= Source text =
Monday, 17 September 2012

The Final Day

All quiet today at the Englisherhof, resuming its other mantle of Parkhotel du Sauvage. No long dresses to trail behind ladies or top hats to tip in their honour.

It’s a quiet day too at the Sherlock Holmes Museum in the English church.



Many trains taken, many mountains summited, many mysteries solved.
Its time to leave our lovely Swiss lair and return home… with a bag of original Meiringen meringues and a carpet bag full of memories.


Next year in 1891!

Love, Lady H x

Sunday, 16 September 2012

DAY 7: Fade to Black

The morning meets us with aquamarine skies pierced by gloriously high peaks. We are dancing and singing and living the Swiss dream. What could be more delightful than an innocent excursion up the funicular to ReichenbachFalls?
In truth, anything would be better than this…

Suddenly Dr Watson is called away to attend to a disturbed Englishwoman in the hotel. (It doesn’t occur to him that they are all up here, each more disturbed than the next!) Horror of horrors, Moriarty appears from the rock like a lizard. Moriarty and Sherlock tussle together as naturally as ham and cheese.

Over the cliff they tumble, into the boiling waters of death’s demonic drink -- clean enough to drink – we are still in Switzerland!

Sherlock Holmes is dead. Mourning ribbons and veils all round. A dirge is played and the mood sad and sombre.



But wait! The literary phoenix rises again. Sherlock emerges from behind the world’s largest round of Emmental cheese and the day is saved. Good triumphs over evil and the Bernese Oberland and beyond is a better, if simpler, place.
The band strikes up (these boys are certainly clocking the hours) and a merry parade of a hundred revellers marches through Meiringen to the thrill of the townspeople and tourists.

Stored dataset rows:
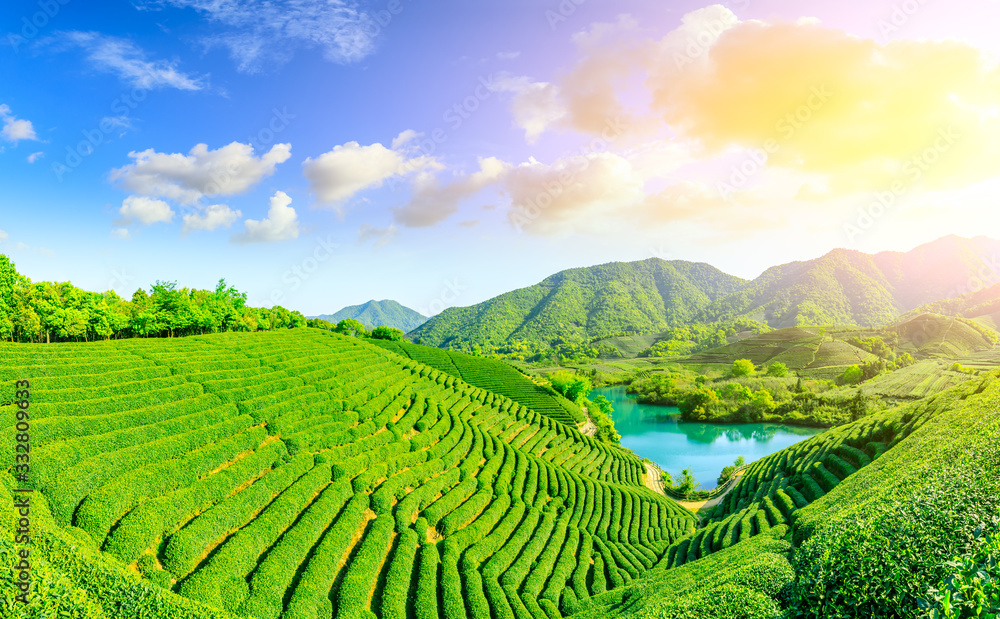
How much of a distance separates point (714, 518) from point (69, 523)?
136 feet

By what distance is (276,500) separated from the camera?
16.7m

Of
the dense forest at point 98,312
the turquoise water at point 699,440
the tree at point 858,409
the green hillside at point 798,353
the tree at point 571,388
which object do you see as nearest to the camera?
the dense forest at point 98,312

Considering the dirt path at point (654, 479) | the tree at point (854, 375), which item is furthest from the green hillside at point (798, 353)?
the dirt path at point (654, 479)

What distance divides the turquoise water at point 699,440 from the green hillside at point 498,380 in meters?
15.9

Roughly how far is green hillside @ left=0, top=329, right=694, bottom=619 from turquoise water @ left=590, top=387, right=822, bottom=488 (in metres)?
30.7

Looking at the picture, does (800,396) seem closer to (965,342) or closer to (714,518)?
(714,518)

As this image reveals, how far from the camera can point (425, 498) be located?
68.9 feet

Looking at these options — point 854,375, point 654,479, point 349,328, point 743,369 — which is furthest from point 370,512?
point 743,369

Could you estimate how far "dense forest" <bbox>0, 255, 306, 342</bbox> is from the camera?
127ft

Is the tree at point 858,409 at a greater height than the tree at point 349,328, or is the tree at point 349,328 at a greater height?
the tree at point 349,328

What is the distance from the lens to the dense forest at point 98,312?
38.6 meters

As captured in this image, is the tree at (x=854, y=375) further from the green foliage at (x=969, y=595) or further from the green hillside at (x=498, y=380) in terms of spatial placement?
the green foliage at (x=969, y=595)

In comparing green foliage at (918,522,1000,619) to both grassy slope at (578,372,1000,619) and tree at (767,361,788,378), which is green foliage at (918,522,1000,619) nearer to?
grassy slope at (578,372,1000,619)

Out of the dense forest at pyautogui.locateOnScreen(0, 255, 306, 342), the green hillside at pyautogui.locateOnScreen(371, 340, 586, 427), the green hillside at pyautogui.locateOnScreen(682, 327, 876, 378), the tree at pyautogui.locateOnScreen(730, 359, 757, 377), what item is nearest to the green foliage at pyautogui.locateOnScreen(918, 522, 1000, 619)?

= Stated goal =
Reproduce the Meiringen Sherlock Holmes blog word for word, starting at "Over the cliff" and ending at "if simpler, place.".

= Answer =
Over the cliff they tumble, into the boiling waters of death’s demonic drink -- clean enough to drink – we are still in Switzerland!

Sherlock Holmes is dead. Mourning ribbons and veils all round. A dirge is played and the mood sad and sombre.



But wait! The literary phoenix rises again. Sherlock emerges from behind the world’s largest round of Emmental cheese and the day is saved. Good triumphs over evil and the Bernese Oberland and beyond is a better, if simpler, place.